Re: -fsanitize=memory

microcode fixes in CPU can only work on the L1 caches, it does not work at all on any other caches and in external caches (including application caches in user-mode code, bus registers/latches and fast adapters, and caches in external routers/gateways/file servers, remove application servers using for example REST API)...

There are MANY caches everywhere and the solution to fix them is not in the solicit or microcode, but in the software itself (the hypervisor, the OS, the drivers, the applications, the remote services, the various backend servers). Even an SQL database or a filesystem can be attacked by time-based side channels.

All caching designs should include their own cache eviction policy and allow segregating caching levels according to the security profile of their clients they want to isolate and from the inner service itself which much be protected and not attackable by any client.
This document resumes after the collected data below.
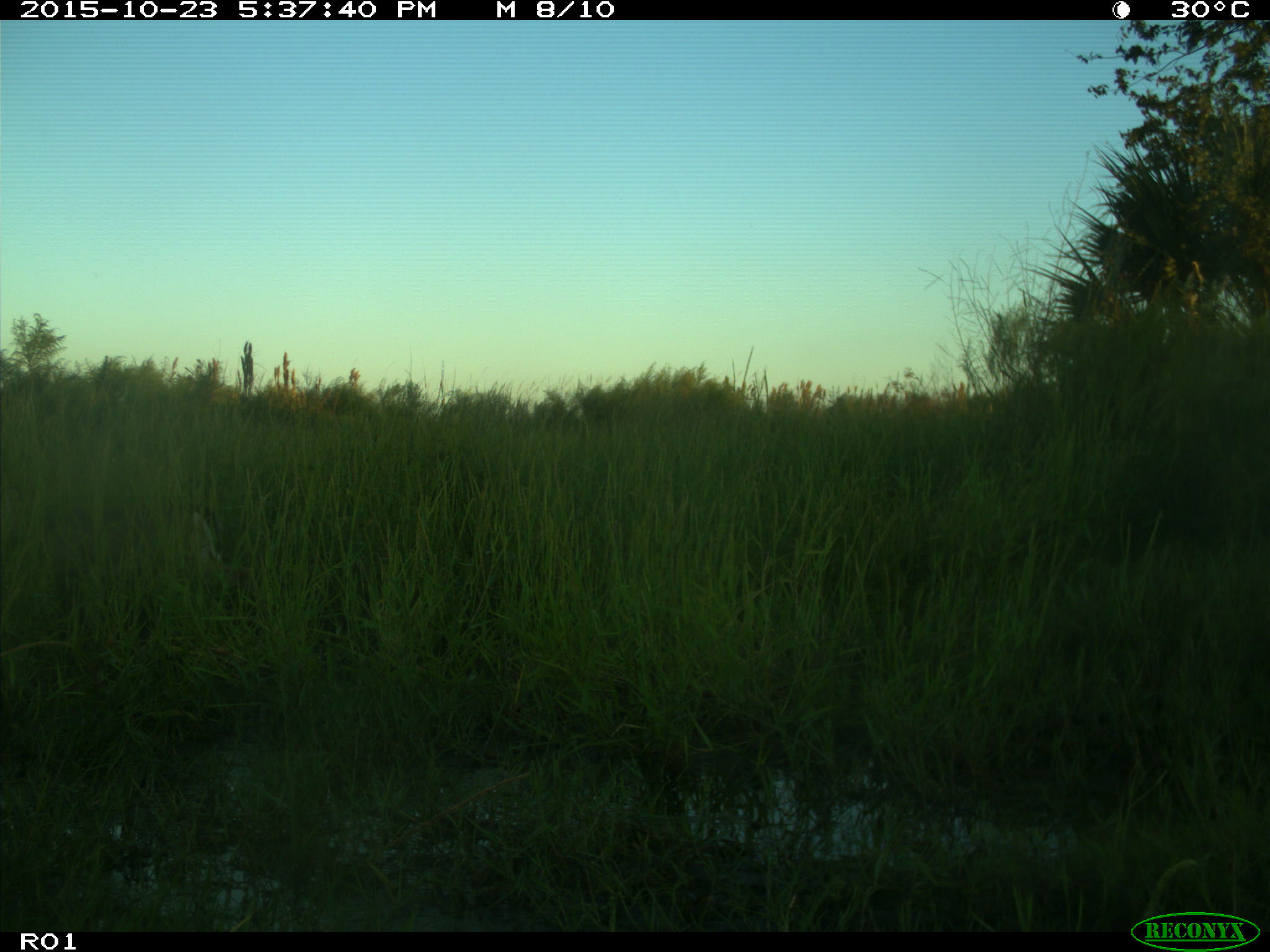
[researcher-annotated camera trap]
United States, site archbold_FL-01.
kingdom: Animalia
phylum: Chordata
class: Mammalia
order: Artiodactyla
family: Cervidae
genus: Odocoileus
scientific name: Odocoileus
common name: deer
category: unidentified deer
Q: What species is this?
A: Unidentified deer (deer) (Odocoileus).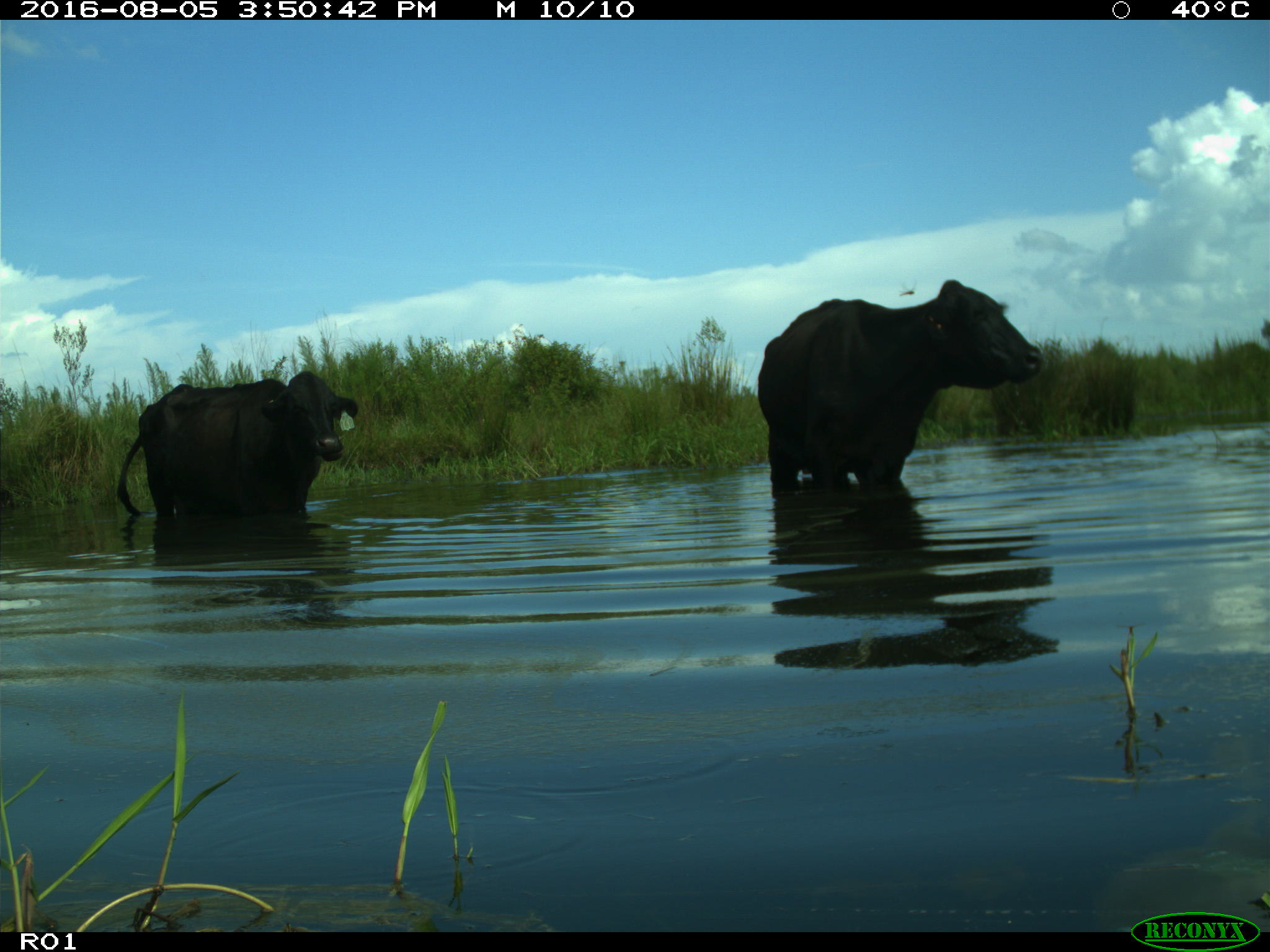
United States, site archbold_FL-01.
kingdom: Animalia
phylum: Chordata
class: Mammalia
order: Artiodactyla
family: Bovidae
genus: Bos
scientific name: Bos taurus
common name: domestic cow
Bos taurus (domestic cow).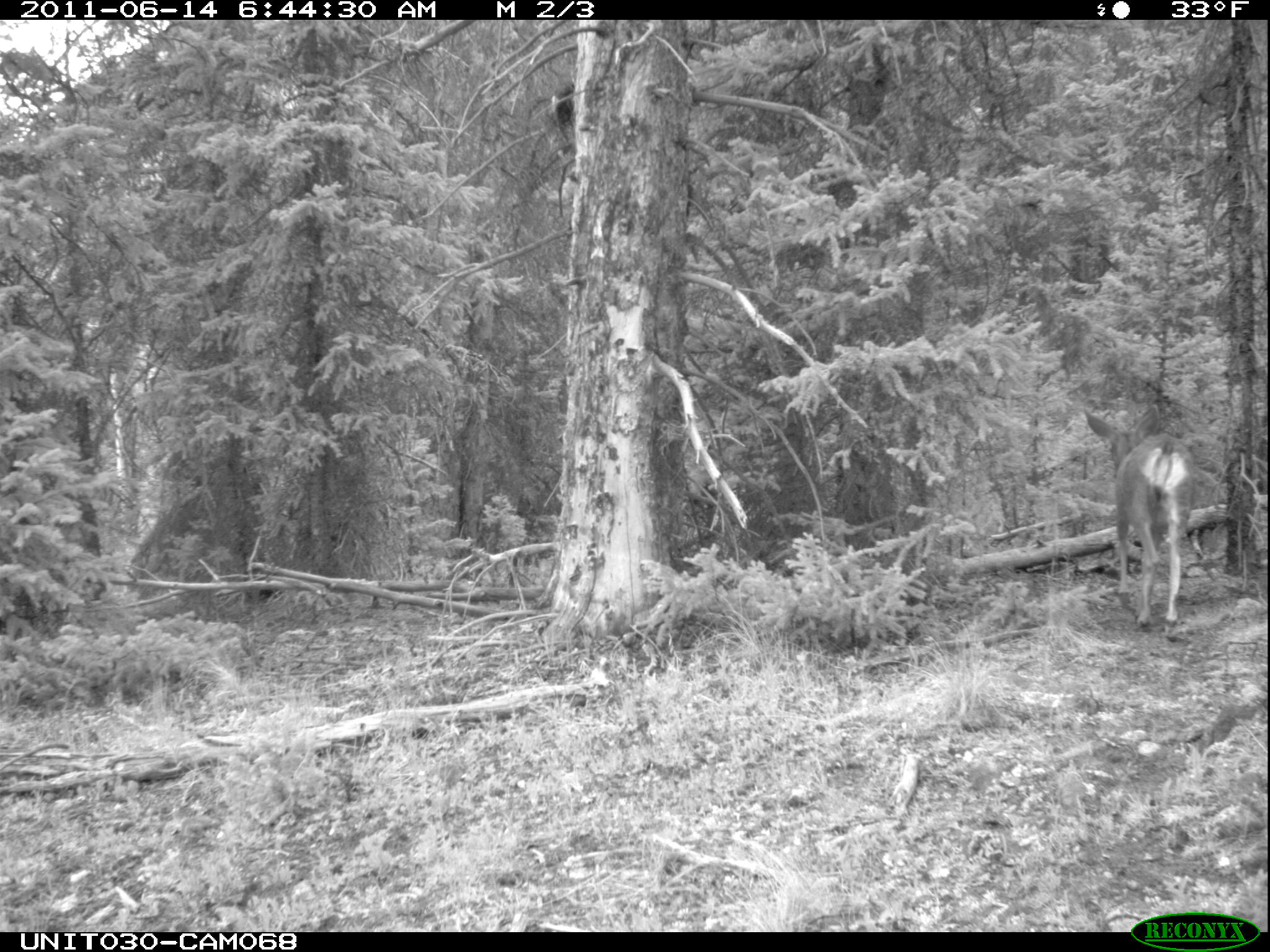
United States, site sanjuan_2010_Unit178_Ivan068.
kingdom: Animalia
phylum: Chordata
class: Mammalia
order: Artiodactyla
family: Cervidae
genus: Odocoileus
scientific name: Odocoileus hemionus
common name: mule deer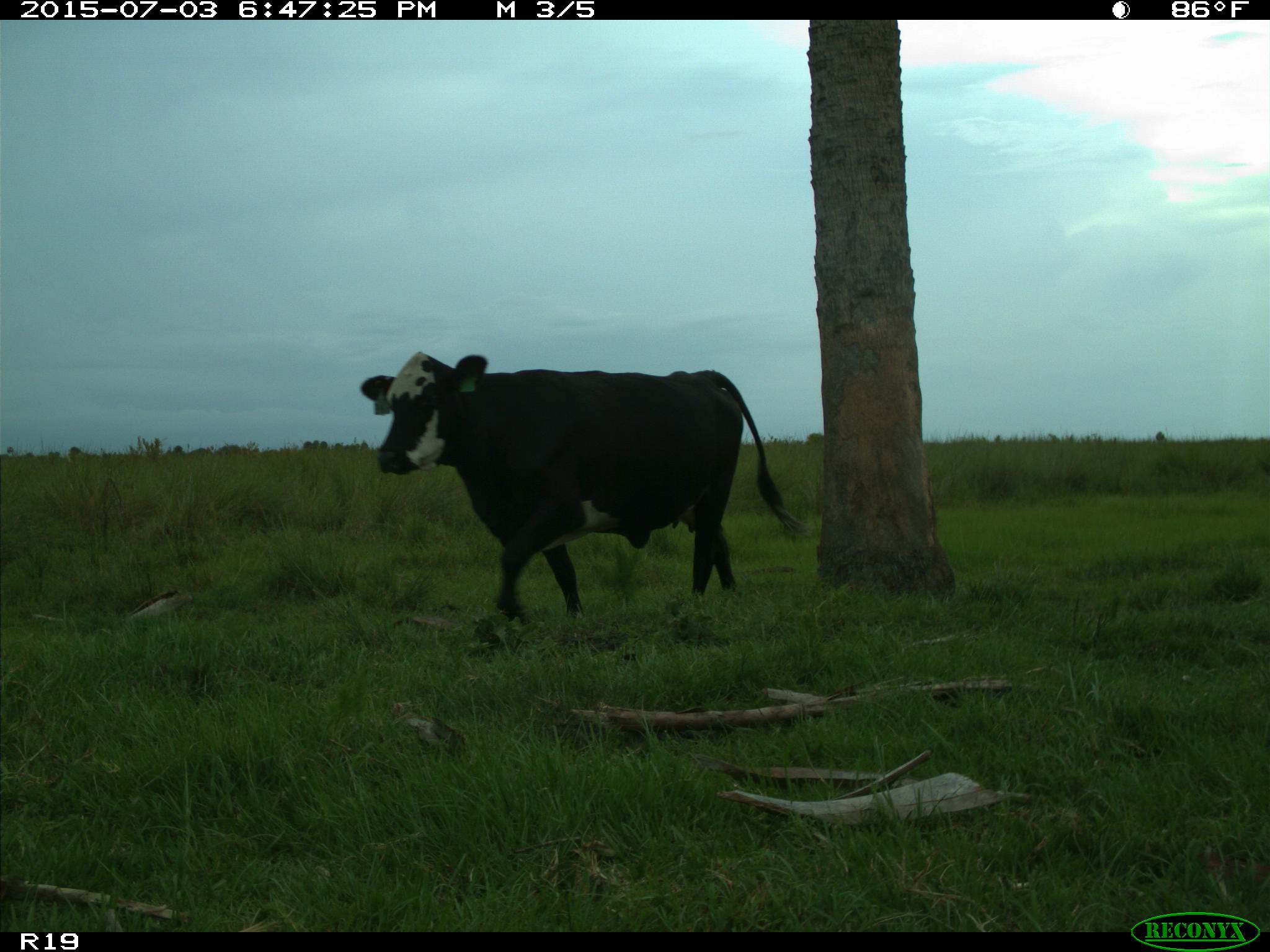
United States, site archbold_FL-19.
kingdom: Animalia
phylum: Chordata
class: Mammalia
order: Artiodactyla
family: Bovidae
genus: Bos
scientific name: Bos taurus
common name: domestic cow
This requires extendded "tagging" for each usage, and slow and randomized recollection of unused tagged areas that can be later reused in *really unpredictable* time by other applications/clients/services.

But adding tags means that you have to secure the quotas allowed for use by anyoine and making sure that no one (not even the hypervisor) can alter the quota assigned to the other. This means that the cache may have to contain "duplicate" entries for the same data, but with different tags and different eviction policies.

And this can be a severe problem for application servers that need to service many clients. Even a search engine like Google servicing millions requests each second cannot create as many segrated caching areas for each client, without forcing all of them to have an extremely low quota of use: and then the caches will be experimenting very high level of cache mises for everyone, while having many segregated parts still in idle state (but kept in their state for very long time to protect them from third party attacks).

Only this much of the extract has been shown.